- [Extrait choisi]
+ + + +

Il est évident que ces royaumes n’auraient pas existé sans un substrat important fournissant les premières bases d’une structure sociale assez évoluée. On a découvert effectivement des tombeaux circulaires de dimensions très importantes dans le Nord-Ouest du Maroc : à M’zora, dans la région de Tanger, à Sidi Slimane, à Bou Mimoune, dans le Rharb, et à Volubilis, près de Zarhoun ; le plus petit d’entre eux est celui de Sidi Slimane; le plus grand mesure 100 m de diamètre et 16 m de hauteur. Les poteries exhumées ont permis la datation du IVe, IIIe siècle avant l’ère chrétienne. En Algérie orientale, on trouve également des tumulus importants, comme celui de Djebel Meimel, d’un diamètre de 70 m, ou ceux de la vallée de la Meskiana, de 53 à 55 m de diamètre, et surtout les milliers de dolmens qui forment les nécropoles du Maghreb oriental, et dont les formes architecturales et les dimensions dépassent les tertres de l’Algérie centrale et du Maroc atlantique. La construction de ces tombeaux exige naturellement un grand nombre d’ouvriers et surtout des hommes spécialisés qui savent comment procéder pour pouvoir soulever des pierres qui pèsent très lourd. Ainsi, ces monuments sont les témoignages des rapports sociaux qui avaient existé entre les chefs et leurs sujets. On érige donc des tombeaux géants qui soient à la hauteur pour accueillir les corps de ces grands « Aguellids ». Dans certains cas, on immole même des serviteurs chargés de veiller sur leurs chefs pendant leur mort, comme dans le cas des défunts de Sidi Slimane.

+ + + +

- [Extraits de données]
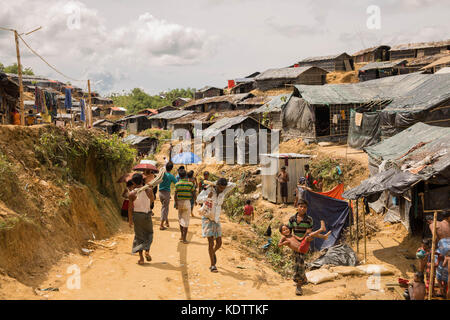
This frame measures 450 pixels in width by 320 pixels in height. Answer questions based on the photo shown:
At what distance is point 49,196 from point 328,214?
26.5 ft

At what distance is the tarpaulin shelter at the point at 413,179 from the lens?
26.5 feet

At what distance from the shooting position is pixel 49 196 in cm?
664

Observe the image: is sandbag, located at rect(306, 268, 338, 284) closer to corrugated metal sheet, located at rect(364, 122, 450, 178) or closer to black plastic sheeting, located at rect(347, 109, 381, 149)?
corrugated metal sheet, located at rect(364, 122, 450, 178)

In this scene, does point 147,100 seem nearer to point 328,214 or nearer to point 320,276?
point 328,214

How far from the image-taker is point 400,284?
6.83 m

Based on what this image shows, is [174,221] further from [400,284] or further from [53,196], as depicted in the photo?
[400,284]

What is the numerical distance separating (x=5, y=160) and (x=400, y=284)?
807 cm

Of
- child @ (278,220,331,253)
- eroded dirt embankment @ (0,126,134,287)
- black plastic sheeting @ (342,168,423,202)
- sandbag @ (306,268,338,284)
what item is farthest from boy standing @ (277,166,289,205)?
child @ (278,220,331,253)

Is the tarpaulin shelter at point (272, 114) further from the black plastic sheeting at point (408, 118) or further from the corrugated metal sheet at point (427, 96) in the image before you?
the corrugated metal sheet at point (427, 96)

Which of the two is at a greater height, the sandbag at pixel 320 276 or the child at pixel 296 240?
the child at pixel 296 240

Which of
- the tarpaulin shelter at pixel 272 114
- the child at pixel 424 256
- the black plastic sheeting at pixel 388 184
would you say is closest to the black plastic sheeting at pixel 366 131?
the tarpaulin shelter at pixel 272 114

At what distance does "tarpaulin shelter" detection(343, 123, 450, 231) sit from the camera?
8078 millimetres

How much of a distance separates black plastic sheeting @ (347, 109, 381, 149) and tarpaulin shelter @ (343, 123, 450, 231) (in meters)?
6.90

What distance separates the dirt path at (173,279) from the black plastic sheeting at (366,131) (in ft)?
41.4
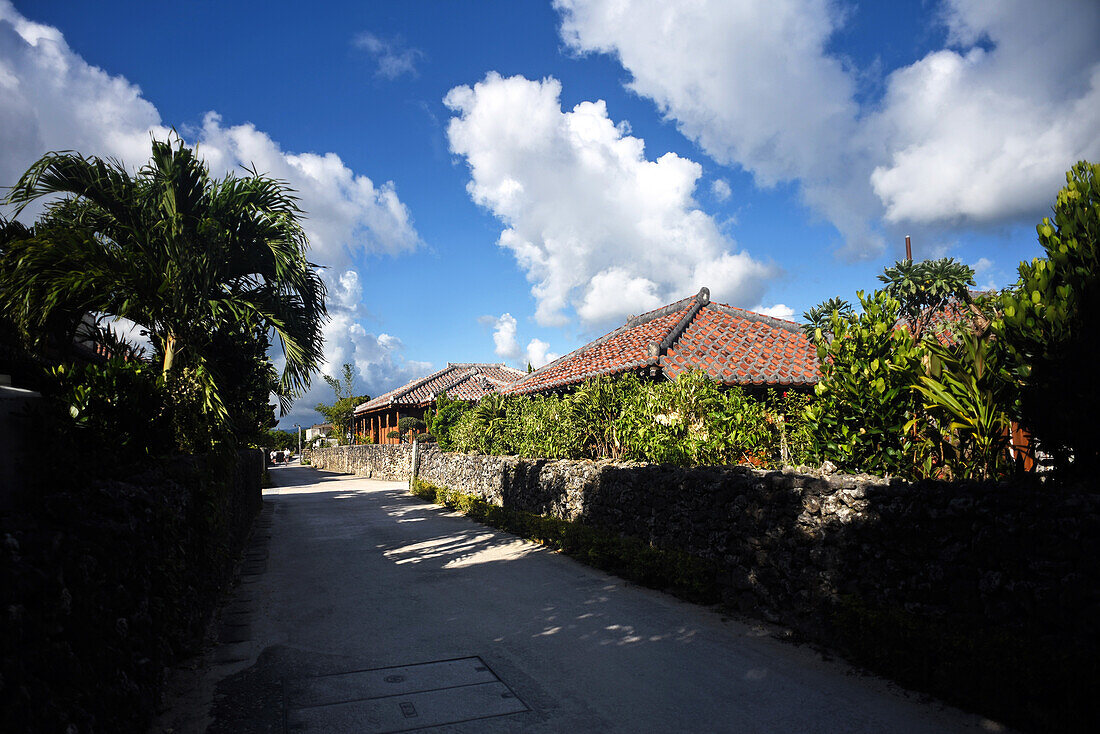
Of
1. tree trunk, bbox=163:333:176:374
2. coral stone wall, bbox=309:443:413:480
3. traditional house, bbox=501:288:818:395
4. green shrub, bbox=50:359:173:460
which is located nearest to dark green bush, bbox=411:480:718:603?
traditional house, bbox=501:288:818:395

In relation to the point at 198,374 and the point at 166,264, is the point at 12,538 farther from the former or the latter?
the point at 166,264

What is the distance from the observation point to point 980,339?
5.19m

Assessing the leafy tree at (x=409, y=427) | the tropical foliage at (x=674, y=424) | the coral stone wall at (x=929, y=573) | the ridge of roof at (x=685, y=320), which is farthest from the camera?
the leafy tree at (x=409, y=427)

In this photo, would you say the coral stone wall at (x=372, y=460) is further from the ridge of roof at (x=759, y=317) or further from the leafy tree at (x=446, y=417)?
the ridge of roof at (x=759, y=317)

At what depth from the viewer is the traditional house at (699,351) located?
13992 millimetres

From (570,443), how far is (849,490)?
7.04 m

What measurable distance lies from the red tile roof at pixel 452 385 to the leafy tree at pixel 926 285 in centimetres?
2130

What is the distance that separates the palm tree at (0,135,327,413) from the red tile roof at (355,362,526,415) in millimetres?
22149

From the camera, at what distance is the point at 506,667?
5430mm

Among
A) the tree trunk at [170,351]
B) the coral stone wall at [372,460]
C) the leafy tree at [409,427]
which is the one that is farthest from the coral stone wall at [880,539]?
the leafy tree at [409,427]

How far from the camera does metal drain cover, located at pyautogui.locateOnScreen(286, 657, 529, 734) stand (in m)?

+ + + +

- [Consigne écrite 1]
Dressez la liste de tous les lieux du Nord-Ouest du Maroc où, selon l’extrait choisi, on a découvert des tombeaux circulaires.
- [Consigne écrite 2]
D’après l’extrait choisi, quel est le diamètre du tumulus de Djebel Meimel ?
- [Consigne écrite 3]
Indiquez si chacune des affirmations suivantes concorde avec l’extrait choisi, en répondant par oui ou par non et en citant les mots décisifs de celui-ci : (a) le plus petit tombeau du Nord-Ouest du Maroc est celui de Sidi Slimane ; (b) les poteries exhumées datent les tombeaux du Ier siècle de l’ère chrétienne ; (c) les tumulus de la vallée de la Meskiana mesurent de 53 à 55 m de diamètre.

- [Résultat 1]
M’zora, Sidi Slimane, Bou Mimoune, Volubilis

- [Résultat 2]
70 m

- [Résultat 3]
(a) Oui : « le plus petit d’entre eux est celui de Sidi Slimane »
(b) Non : « Les poteries exhumées ont permis la datation du IVe, IIIe siècle avant l’ère chrétienne »
(c) Oui : « ceux de la vallée de la Meskiana, de 53 à 55 m de diamètre »